_Tasks to carry out_:
**1)** In the book review on trust, rewrite the stretch from "As Dorothea Weltecke" through "guarantee others' trustworthiness.", replacing "Middle Ages" with "medieval period" each time it appears.
**2)** Decide whether each statement below agrees with the book review on trust. Answer yes or no for each and quote the words of the review that settle it.
(a) The review appeared on H-German in December 2004.
(b) Dorothea Weltecke's essay is the last contribution in the volume.
(c) The volume contains contributions from a dozen other scholars.
**3)** Continue the book review on trust from its final sentence.

Ute Frevert. Vertrauen: Historische Annäherungen. Göttingen: Vandenhoeck & Ruprecht, 2003. 430 S. (broschiert), ISBN 978-3-525-36270-9.
Reviewed by Ulf Zimmermann (Department of Political Science and International Affairs, Kennesaw State University)
Published on H-German (December, 2004)
Trust is a topic much discussed these days, as Ute Frevert notes at the outset: there are new questions of how we can trust people on the Internet and persistent but increasingly pressing ones of how we can trust businesses and, especially, governments. Commensurately, a great deal of scholarly literature has been produced on the subject and Frevert references salient selections of this as well.[1] Her introduction also reflects the wide compass of the concept of trust, from the intimate personal trust of family and friends to social trust of other members of society (horizontal trust), on the one hand, to local organizations to national governments (vertical trust), on the other. Trust becomes theoretically interesting, Frevert convincingly contends in her historical survey of the use of the concept, when we seek to extend it from that immediate family or friend level to the "face-independent" trust of Anthony Giddens or to the juridical "persons" of Annette Baier she cites. This is borne out in the dozen other scholars' contributions, briefly assessed below, which are organized to cover German historical understandings of "trust" from the concept's earliest significant appearance in the Middle Ages to contemporary issues, and their "case studies" further give the reader a wide understanding of the various conceptions of trust--from expectation and hope, reliance and confidence, to belief and faith.
As Dorothea Weltecke reminds us in the first contribution, from Aristotle into the Middle Ages trust refers to relations between free men--the citizens of the Greek city states--who deal with one another truthfully and responsibly. The possibility of such trust beyond the immediate vicinity diminished in southern German areas, she notes, when Roman institutions declined in the early Middle Ages, aptly citing as concrete testimony the walls cities built around themselves. This introduces a main theme whose variations are to be seen throughout these essays: general trust among people is facilitated by institutions that in one way or another guarantee others' trustworthiness.

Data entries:
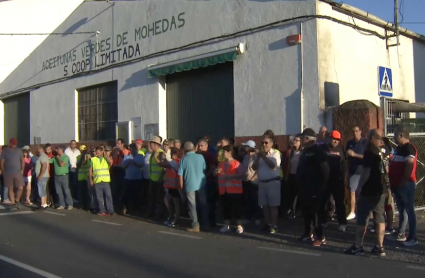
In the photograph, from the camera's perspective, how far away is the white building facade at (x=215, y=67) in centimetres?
1184

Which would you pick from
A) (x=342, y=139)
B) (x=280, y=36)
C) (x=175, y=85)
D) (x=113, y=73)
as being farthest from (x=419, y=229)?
(x=113, y=73)

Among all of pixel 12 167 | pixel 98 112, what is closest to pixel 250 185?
pixel 12 167

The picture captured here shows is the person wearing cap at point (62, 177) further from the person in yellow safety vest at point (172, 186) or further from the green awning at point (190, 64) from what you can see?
the person in yellow safety vest at point (172, 186)

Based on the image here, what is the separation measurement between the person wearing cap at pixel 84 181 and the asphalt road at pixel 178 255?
281 cm

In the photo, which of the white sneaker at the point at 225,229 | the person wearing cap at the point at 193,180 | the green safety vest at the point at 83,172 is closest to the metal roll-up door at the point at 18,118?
the green safety vest at the point at 83,172

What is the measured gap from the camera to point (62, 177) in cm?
1416

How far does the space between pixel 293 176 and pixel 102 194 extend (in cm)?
497

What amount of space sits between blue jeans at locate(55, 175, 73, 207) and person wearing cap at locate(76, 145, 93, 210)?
0.31m

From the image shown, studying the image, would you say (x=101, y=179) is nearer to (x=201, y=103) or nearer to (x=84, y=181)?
(x=84, y=181)

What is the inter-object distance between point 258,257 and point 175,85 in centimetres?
849

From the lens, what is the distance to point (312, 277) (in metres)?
6.67

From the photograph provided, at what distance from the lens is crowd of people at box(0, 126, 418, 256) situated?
26.9ft

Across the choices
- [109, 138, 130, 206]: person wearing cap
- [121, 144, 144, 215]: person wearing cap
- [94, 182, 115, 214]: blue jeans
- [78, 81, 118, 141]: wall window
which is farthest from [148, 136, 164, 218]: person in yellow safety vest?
[78, 81, 118, 141]: wall window

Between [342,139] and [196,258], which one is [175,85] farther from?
[196,258]
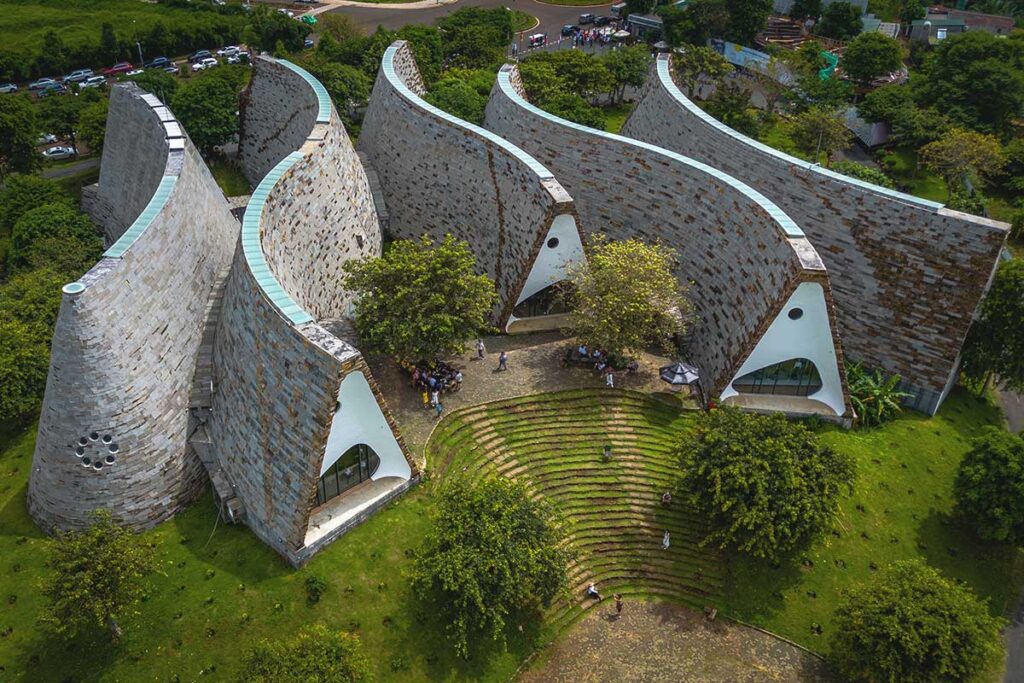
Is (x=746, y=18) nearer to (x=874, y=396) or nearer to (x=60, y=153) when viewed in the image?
(x=874, y=396)

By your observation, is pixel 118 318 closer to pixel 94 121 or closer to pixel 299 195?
pixel 299 195

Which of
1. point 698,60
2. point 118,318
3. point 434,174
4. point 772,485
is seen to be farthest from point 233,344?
point 698,60

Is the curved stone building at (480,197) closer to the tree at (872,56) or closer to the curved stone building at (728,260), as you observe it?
the curved stone building at (728,260)

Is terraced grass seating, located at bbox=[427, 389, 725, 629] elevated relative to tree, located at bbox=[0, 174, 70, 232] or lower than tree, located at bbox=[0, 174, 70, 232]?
lower

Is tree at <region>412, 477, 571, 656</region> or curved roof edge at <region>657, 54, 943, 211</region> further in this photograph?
curved roof edge at <region>657, 54, 943, 211</region>

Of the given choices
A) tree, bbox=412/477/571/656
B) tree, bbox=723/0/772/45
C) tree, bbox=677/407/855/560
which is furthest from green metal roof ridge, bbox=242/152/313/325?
tree, bbox=723/0/772/45

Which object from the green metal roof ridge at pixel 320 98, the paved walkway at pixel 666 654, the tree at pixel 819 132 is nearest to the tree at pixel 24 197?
the green metal roof ridge at pixel 320 98

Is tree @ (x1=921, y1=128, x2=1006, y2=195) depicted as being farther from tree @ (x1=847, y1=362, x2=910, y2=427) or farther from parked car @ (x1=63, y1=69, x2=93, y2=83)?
parked car @ (x1=63, y1=69, x2=93, y2=83)
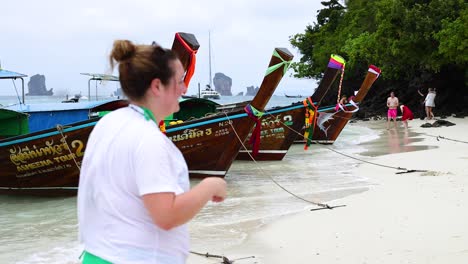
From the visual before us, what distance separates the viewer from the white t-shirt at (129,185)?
1833 millimetres

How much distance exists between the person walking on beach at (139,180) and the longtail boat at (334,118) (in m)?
15.5

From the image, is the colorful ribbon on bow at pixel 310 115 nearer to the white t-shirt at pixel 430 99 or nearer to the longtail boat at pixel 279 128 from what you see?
the longtail boat at pixel 279 128

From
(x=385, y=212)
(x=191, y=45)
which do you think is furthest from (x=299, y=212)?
(x=191, y=45)

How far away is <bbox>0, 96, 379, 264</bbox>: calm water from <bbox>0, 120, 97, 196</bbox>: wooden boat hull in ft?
0.79

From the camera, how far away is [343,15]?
4366 centimetres

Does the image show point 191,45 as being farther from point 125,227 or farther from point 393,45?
point 393,45

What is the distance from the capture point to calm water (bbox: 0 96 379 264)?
6328 mm

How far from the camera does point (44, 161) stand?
Answer: 31.2 ft

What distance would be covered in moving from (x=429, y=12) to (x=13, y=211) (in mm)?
19980

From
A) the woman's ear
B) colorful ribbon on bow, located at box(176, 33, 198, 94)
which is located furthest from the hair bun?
colorful ribbon on bow, located at box(176, 33, 198, 94)

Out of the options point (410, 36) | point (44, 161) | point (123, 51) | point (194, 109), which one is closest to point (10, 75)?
point (44, 161)

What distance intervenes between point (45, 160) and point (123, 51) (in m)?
8.02

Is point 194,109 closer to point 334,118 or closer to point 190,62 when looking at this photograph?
point 334,118

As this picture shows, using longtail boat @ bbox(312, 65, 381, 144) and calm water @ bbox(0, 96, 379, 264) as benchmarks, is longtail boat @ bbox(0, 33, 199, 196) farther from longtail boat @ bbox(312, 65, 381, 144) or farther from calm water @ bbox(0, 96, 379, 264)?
longtail boat @ bbox(312, 65, 381, 144)
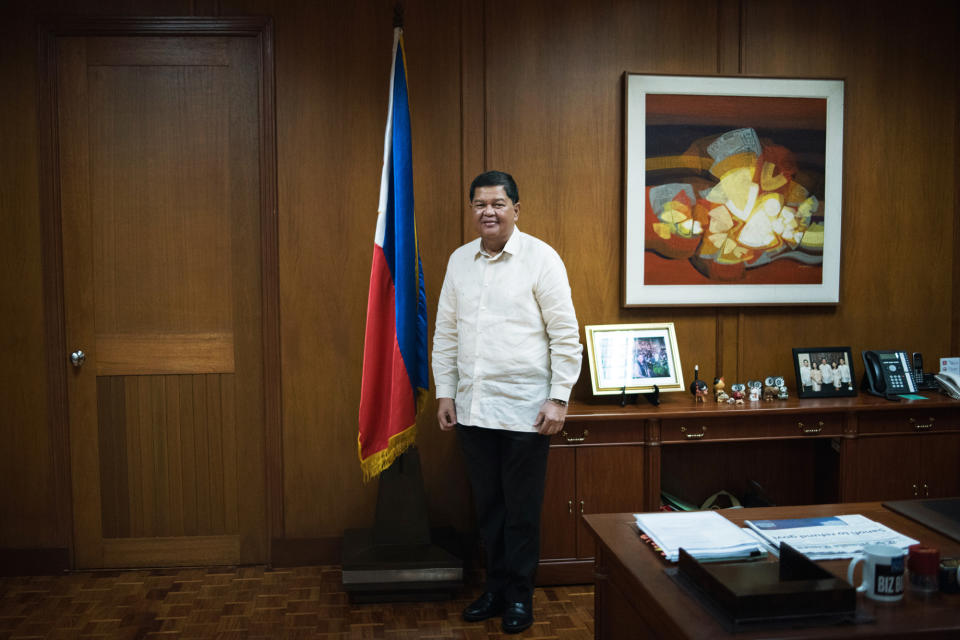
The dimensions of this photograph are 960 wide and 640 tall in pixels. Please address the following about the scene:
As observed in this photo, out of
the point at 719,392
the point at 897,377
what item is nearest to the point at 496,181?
the point at 719,392

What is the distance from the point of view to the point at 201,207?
3.21 meters

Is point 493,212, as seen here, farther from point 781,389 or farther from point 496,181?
point 781,389

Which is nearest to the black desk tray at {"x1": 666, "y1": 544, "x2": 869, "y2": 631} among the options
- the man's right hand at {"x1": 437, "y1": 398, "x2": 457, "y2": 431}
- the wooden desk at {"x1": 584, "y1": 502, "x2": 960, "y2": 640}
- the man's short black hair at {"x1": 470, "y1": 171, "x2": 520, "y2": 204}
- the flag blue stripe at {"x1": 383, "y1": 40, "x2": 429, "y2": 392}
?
the wooden desk at {"x1": 584, "y1": 502, "x2": 960, "y2": 640}

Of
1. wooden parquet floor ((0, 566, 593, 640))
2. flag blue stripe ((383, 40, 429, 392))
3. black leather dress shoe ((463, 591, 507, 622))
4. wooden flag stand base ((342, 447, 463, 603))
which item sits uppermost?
flag blue stripe ((383, 40, 429, 392))

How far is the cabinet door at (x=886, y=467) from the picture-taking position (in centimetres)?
313

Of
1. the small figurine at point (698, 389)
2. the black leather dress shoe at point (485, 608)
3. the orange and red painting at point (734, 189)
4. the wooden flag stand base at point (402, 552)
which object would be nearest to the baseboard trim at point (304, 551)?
the wooden flag stand base at point (402, 552)

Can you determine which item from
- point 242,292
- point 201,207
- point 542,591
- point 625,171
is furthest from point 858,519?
point 201,207

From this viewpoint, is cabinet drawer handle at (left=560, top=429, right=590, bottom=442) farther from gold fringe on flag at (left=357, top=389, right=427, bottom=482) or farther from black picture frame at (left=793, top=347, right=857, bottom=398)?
black picture frame at (left=793, top=347, right=857, bottom=398)

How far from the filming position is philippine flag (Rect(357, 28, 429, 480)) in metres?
2.88

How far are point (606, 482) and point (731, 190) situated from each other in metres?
1.46

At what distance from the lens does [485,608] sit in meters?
2.73

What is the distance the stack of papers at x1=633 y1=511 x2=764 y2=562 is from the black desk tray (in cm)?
16

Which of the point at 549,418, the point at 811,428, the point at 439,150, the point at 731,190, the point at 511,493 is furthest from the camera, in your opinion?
the point at 731,190

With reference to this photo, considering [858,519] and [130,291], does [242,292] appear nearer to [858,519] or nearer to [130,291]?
[130,291]
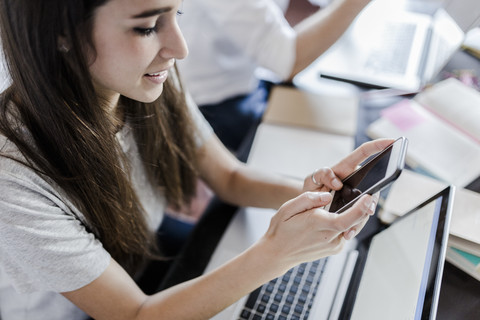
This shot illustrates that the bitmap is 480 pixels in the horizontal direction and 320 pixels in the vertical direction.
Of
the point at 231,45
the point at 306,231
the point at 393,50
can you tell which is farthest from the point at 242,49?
the point at 306,231

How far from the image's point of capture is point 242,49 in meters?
1.08

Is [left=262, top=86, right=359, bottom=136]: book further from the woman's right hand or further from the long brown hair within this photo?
the woman's right hand

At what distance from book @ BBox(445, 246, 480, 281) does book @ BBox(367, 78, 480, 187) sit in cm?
18

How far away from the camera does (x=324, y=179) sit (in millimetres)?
690

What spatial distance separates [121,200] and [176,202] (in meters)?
0.22

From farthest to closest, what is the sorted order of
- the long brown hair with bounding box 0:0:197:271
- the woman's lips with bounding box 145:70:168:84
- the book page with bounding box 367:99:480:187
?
the book page with bounding box 367:99:480:187 < the woman's lips with bounding box 145:70:168:84 < the long brown hair with bounding box 0:0:197:271

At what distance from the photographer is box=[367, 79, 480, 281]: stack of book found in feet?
2.33

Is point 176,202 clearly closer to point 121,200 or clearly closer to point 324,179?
point 121,200

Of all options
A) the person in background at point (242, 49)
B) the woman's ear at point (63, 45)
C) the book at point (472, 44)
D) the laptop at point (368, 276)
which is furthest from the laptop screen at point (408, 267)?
the book at point (472, 44)

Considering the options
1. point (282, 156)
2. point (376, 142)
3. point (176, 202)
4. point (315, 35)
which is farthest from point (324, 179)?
point (315, 35)

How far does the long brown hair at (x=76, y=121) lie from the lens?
0.51m

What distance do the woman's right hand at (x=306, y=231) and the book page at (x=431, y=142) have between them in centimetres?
36

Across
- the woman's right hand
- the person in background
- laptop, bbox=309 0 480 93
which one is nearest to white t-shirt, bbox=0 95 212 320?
the woman's right hand

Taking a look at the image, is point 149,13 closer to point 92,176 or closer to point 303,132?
point 92,176
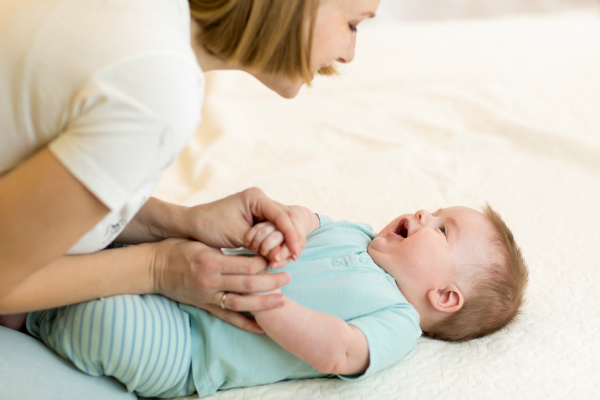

_Results in order_:
**1)**
As Dorothea Weltecke reminds us in the first contribution, from Aristotle into the medieval period trust refers to relations between free men--the citizens of the Greek city states--who deal with one another truthfully and responsibly. The possibility of such trust beyond the immediate vicinity diminished in southern German areas, she notes, when Roman institutions declined in the early medieval period, aptly citing as concrete testimony the walls cities built around themselves. This introduces a main theme whose variations are to be seen throughout these essays: general trust among people is facilitated by institutions that in one way or another guarantee others' trustworthiness.

**2)**
(a) Yes: "Published on H-German (December, 2004)"
(b) No: "As Dorothea Weltecke reminds us in the first contribution"
(c) Yes: "This is borne out in the dozen other scholars' contributions"

**3)**
When, lacking such institutions, members of the international republic of letters (Gelehrtenrepublik) sought to build such long-distance trust between the sixteenth and early-eighteenth centuries, as Franz Mauelshagen shows in his case study, they communicated trustworthiness by invoking the fama of well-placed mutual acquaintances or teachers, or by invoking the reciprocal obligations of friendship in their letters to one another. While relying purely on reputation or friendship might be adequate for scholarship, business, as Stefan Gorissen next documents, required more than these informal enforcement mechanisms. Businessmen in the eighteenth century made contracts with their former employees to ensure that they would not poach on their turf, and they also expanded and solidified their networks through another form of contract, marriage. While the scholars could put vertical trust only in the hope that others valued their reputations, the businessmen could have confidence in legal institutions to enforce their contracts.
A step further socially and politically extending the "ur-trust" of the family to teachers became an issue in the late-eighteenth century because, as Gunilla-Friederike Budde cogently observes in the fourth case study, once we had the Enlightenment, which required us to be autonomous and responsible human beings, we had to address how we became such human beings. Doing so required trusting school teachers who could help one achieve political autonomy through education. Germans found this more difficult than Britons who were already accustomed to entrusting their children to distant "public" schools, at the same time that they had already instituted a good deal of democracy and had thus developed broad social and political trust.
While this trust was largely limited to the (upper-) middle classes, a century later the "trau-schau-wem" problem extended to the masses migrating to the metropolis, as Bettina Hitzer shows next. In order to gain their trust so as to be able to help them, the Innere Mission, a Protestant charity, displayed pink crosses and distributed handbills explaining its mission. But as her research shows, the reason new arrivals put their trust in it was chiefly that they had heard about the Mission back home, which, Hitzer rightly stresses, gave this institution a personal dimension that facilitated trust. In a similar vein, Claudia Schmoelders describes, in the sixth case study, how the concern with the anonymity of big-city life helped fuel the renewed infatuation with physiognomy--which face can you trust?--in the early twentieth century (along with body types and racial types). She traces the search for "the German face," which culminated in images of the "healthy Aryan," and shows how Hitler, who hardly matched this image, made his physiognomy palatable nonetheless: his propaganda machine made much use of a letter by the prominent promoter of the "Teutonic race," Houston Chamberlain, which described Hitler's face as fully trustworthy. In both cases confidence becomes "trust" by personalizing it.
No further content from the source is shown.